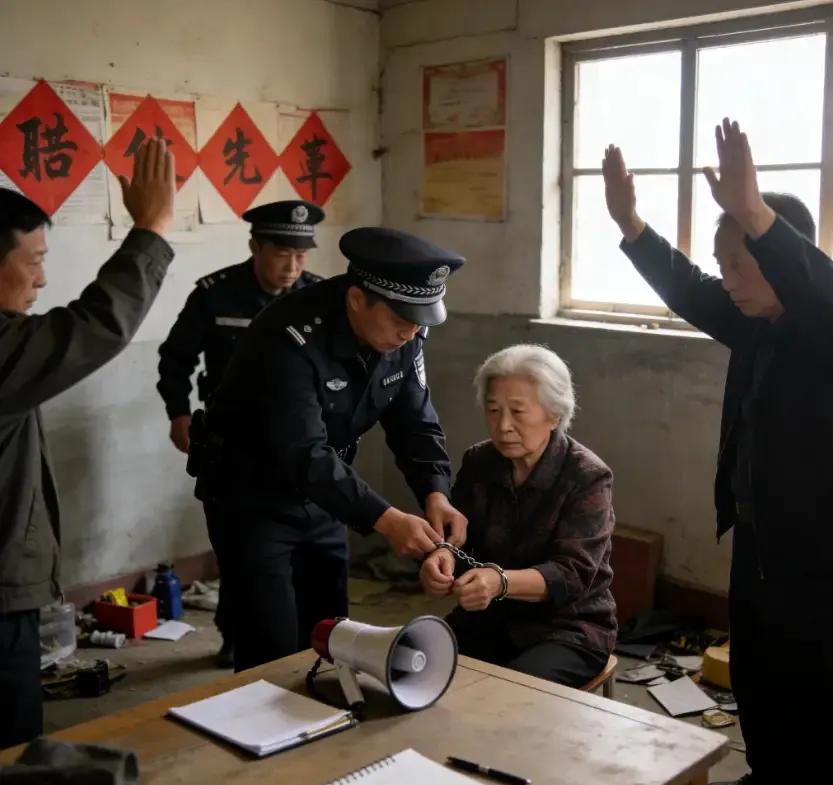 她是被官方点名极致嘴臭的创业鬼才！近日，安徽亳州61岁老太石俊英组建“骂人团”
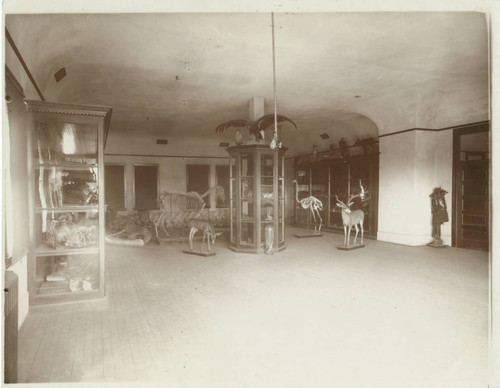 Interior of Pearsons Hall, Pomona College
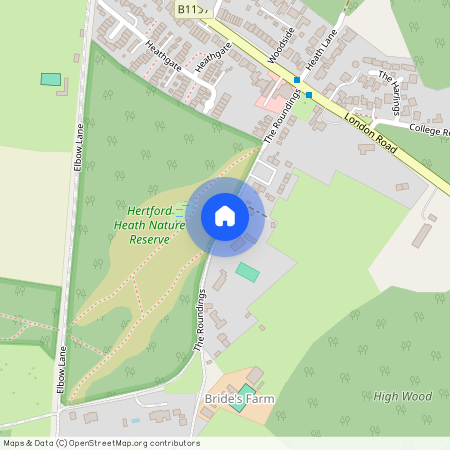 The Roundings, Hertford Heath SG13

### Description of the task
Print every line of the material exactly as written, but drop the pictures.

### Task response
 她是被官方点名极致嘴臭的创业鬼才！近日，安徽亳州61岁老太石俊英组建“骂人团”
 Interior of Pearsons Hall, Pomona College
 The Roundings, Hertford Heath SG13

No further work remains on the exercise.